Sveler (known by other names such as lapper and hyllkak – although slight variations do exist depending upon the region and recipes) are not only found on the ferries, but are a common treat at home, festivals and farmer’s markets. I like to make a large batch and choose the toppings to reflect the season and mood. Here, I am sharing a recipe for sweet buttercream to serve alongside, but you can also use fresh berries, jams, sour cream, brown cheese, honey or anything else you so desire.
Feel free to half the recipe, cutting down to 2 eggs for the griddle cakes. You can also use kefir instead of buttermilk.

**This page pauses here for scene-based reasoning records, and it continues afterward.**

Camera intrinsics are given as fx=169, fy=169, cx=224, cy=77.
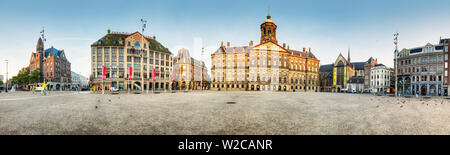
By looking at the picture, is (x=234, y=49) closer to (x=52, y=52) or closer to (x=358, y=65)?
(x=358, y=65)

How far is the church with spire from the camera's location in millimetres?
68125

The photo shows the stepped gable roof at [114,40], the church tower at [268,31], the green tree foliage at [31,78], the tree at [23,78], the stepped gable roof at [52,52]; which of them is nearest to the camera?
the stepped gable roof at [114,40]

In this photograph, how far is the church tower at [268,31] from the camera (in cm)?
7125

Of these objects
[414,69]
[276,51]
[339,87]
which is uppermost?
[276,51]

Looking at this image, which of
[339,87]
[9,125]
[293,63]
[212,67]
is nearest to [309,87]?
[293,63]

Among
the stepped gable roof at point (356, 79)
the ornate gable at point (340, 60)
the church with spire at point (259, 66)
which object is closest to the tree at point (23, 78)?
the church with spire at point (259, 66)

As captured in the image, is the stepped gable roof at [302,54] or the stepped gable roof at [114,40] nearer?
the stepped gable roof at [114,40]

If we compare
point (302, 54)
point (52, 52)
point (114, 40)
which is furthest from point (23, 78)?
point (302, 54)

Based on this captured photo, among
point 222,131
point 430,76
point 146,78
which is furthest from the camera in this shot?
point 146,78

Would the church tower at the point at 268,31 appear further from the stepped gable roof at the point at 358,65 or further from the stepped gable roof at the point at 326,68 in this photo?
the stepped gable roof at the point at 358,65

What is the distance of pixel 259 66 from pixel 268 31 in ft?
53.7
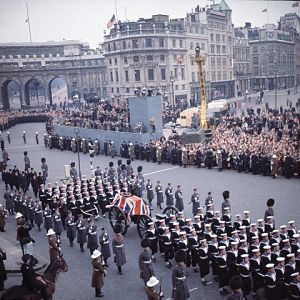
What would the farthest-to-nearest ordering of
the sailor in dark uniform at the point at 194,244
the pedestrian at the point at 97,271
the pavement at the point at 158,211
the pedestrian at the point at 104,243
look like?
the pedestrian at the point at 104,243 < the sailor in dark uniform at the point at 194,244 < the pavement at the point at 158,211 < the pedestrian at the point at 97,271

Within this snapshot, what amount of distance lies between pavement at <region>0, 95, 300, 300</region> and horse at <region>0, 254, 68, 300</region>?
5.20ft

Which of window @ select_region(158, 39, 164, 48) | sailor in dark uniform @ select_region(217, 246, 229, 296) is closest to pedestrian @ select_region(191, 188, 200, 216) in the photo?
sailor in dark uniform @ select_region(217, 246, 229, 296)

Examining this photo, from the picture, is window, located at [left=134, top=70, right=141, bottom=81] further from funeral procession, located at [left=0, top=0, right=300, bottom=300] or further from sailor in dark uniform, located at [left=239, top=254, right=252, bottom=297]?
sailor in dark uniform, located at [left=239, top=254, right=252, bottom=297]

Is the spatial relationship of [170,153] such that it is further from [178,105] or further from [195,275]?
[178,105]

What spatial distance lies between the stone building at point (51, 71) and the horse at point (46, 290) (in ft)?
162

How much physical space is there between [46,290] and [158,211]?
367 inches

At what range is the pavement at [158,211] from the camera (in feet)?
37.9

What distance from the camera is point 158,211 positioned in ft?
60.3

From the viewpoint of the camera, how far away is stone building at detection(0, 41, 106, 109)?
6315 centimetres

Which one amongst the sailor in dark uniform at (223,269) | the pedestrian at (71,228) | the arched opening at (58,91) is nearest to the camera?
the sailor in dark uniform at (223,269)

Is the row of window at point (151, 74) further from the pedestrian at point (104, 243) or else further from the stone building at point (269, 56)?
the pedestrian at point (104, 243)

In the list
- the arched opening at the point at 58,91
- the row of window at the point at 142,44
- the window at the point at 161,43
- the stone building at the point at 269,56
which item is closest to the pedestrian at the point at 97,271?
the row of window at the point at 142,44

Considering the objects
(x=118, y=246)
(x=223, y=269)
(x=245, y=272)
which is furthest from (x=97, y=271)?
(x=245, y=272)

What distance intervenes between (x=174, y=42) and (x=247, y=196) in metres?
49.3
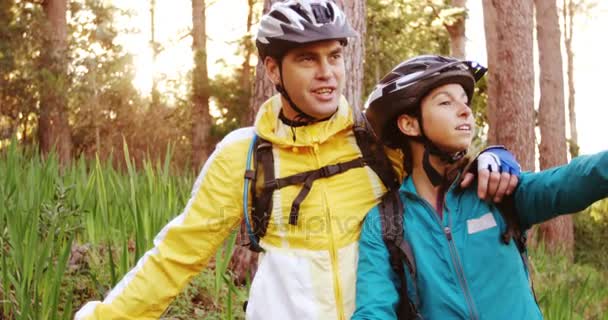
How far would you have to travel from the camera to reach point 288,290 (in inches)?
93.3

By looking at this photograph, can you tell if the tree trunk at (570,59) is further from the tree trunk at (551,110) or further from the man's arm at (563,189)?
the man's arm at (563,189)

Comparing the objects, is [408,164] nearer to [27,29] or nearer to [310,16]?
[310,16]

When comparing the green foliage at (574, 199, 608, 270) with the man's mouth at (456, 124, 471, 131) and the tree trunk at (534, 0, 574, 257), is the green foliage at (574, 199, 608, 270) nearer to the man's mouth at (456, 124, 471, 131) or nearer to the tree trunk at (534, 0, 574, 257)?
the tree trunk at (534, 0, 574, 257)

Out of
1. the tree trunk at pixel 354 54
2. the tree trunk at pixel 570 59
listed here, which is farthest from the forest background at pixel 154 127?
the tree trunk at pixel 570 59

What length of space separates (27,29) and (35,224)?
43.2 ft

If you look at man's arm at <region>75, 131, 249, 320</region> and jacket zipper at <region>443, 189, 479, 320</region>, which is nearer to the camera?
jacket zipper at <region>443, 189, 479, 320</region>

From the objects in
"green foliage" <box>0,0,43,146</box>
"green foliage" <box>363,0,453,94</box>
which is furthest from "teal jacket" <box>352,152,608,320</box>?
"green foliage" <box>0,0,43,146</box>

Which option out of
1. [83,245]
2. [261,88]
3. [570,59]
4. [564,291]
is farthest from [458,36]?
[570,59]

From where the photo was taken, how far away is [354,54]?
4289 millimetres

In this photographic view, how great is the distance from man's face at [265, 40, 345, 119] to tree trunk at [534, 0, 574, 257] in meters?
9.61

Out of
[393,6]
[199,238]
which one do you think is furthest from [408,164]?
[393,6]

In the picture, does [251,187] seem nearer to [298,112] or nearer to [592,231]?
[298,112]

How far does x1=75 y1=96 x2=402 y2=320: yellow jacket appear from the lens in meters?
2.37

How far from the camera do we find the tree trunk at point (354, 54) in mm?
4195
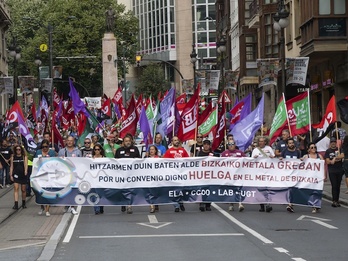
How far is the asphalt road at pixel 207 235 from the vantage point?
1376 cm

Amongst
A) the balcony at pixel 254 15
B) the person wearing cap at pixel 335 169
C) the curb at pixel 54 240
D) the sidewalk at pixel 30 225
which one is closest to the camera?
the curb at pixel 54 240

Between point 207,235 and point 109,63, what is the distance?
55.0 metres

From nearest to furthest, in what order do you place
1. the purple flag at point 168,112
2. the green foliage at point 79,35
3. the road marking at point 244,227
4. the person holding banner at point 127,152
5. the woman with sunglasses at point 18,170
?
1. the road marking at point 244,227
2. the person holding banner at point 127,152
3. the woman with sunglasses at point 18,170
4. the purple flag at point 168,112
5. the green foliage at point 79,35

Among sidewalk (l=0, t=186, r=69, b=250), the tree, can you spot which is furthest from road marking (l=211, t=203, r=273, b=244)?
the tree

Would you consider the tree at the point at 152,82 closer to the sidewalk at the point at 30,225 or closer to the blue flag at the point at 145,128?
the blue flag at the point at 145,128

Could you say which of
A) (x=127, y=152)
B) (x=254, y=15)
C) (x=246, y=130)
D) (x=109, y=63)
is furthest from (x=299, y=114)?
(x=109, y=63)

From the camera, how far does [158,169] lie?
853 inches

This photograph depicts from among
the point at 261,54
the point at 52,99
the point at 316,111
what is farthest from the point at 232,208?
the point at 261,54

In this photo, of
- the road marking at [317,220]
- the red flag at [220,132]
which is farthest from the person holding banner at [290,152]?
the red flag at [220,132]

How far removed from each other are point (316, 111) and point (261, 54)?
422 inches

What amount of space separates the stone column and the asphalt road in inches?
1936

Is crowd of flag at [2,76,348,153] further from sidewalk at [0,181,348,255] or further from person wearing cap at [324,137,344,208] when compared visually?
sidewalk at [0,181,348,255]

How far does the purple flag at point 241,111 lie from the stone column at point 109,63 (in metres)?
43.0

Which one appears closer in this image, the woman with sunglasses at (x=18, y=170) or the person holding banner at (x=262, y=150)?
the person holding banner at (x=262, y=150)
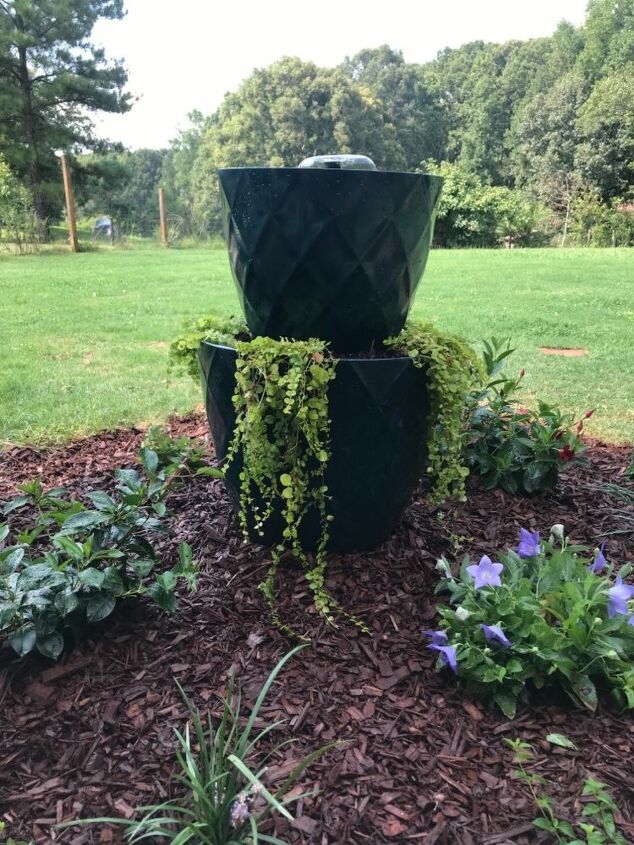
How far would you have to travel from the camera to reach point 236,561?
2.34m

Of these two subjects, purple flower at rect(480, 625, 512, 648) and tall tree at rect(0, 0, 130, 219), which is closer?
purple flower at rect(480, 625, 512, 648)

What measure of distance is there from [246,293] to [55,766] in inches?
58.5

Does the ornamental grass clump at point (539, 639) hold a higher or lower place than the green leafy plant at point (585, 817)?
higher

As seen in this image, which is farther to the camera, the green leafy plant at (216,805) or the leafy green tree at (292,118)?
the leafy green tree at (292,118)

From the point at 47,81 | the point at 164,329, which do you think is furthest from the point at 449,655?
the point at 47,81

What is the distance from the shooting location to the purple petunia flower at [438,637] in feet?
6.12

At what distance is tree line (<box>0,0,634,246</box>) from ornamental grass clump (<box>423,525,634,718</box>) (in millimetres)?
21486

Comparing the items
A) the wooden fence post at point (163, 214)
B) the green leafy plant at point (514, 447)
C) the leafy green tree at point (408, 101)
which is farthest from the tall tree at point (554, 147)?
the green leafy plant at point (514, 447)

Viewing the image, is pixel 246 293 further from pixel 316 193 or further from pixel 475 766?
pixel 475 766

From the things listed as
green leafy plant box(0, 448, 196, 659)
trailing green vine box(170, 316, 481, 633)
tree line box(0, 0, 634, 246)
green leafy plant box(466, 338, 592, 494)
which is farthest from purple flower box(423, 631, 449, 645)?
tree line box(0, 0, 634, 246)

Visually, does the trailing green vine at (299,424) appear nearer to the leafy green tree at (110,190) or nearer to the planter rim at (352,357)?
the planter rim at (352,357)

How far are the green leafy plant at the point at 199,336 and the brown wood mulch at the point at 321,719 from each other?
674 mm

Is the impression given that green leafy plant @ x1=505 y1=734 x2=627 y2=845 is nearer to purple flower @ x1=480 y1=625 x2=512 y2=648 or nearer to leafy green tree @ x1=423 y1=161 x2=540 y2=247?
purple flower @ x1=480 y1=625 x2=512 y2=648

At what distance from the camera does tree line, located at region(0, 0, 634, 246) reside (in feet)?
77.9
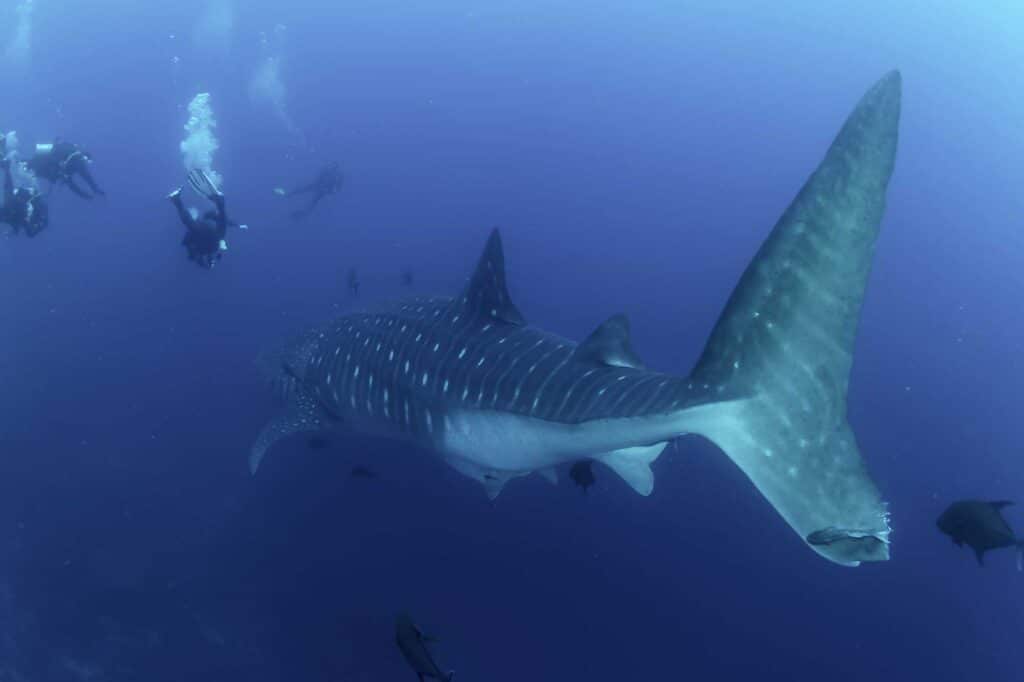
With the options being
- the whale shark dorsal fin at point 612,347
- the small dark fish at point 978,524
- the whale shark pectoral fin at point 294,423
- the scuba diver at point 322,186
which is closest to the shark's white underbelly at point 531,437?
the whale shark dorsal fin at point 612,347

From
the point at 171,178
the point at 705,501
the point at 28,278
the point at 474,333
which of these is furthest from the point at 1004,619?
the point at 171,178

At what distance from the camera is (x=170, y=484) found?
1148 cm

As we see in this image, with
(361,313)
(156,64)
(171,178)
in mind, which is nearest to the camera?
(361,313)

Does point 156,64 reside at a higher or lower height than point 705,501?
higher

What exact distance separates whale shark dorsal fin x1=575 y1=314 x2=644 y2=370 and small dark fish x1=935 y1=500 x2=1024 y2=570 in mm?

Norwegian Griddle Cakes with Buttercream (sveler med smørkrem)
*Makes about 18 sveler
For the griddle cakes:
- 3 large eggs, at room temperature
- ¾ cup (150 g) granulated sugar
- ½ cup (112 g) butter, melted
- 3 cups (720 ml) buttermilk/kefir
- 3 cups (360 g) all-purpose flour
- 1 teaspoon baking soda
For the buttercream:
- ½ cup (112 g) butter, softened
- 2/3 cup (80 g) confectioners’ sugar
- 5 tablespoons granulated sugar
In a large bowl, combine the eggs and sugar and whisk until fluffy. Whisk in the melted butter, followed by the buttermilk. Combine the flour and baking soda, add to the batter, and stir gently until combined. Let stand for about 20 minutes—the dough will swell.
Heat a takke to medium heat or place a large frying pan directly on the stove over medium heat, and lightly butter.
Ladle some batter onto the hot takke or pan to make several 6-inch (15 cm) round griddle cakes. Cook for 2 minutes or until bubbles appear on top and the bottoms turn golden brown. Flip the griddle cakes and cook for 2 minutes more or until the other side is golden brown. Transfer to a plate and keep warm. Continue making griddle cakes, using the remaining batter and adding butter to the takke or pan as needed.
While the griddle cakes are cooling, make the buttercream by combining the softened butter, confectioners’ sugar, and granulated sugar in a bowl. Serve with the griddle cakes.
Store leftovers in an airtight container or cover with foil and refrigerate for up to 3 days.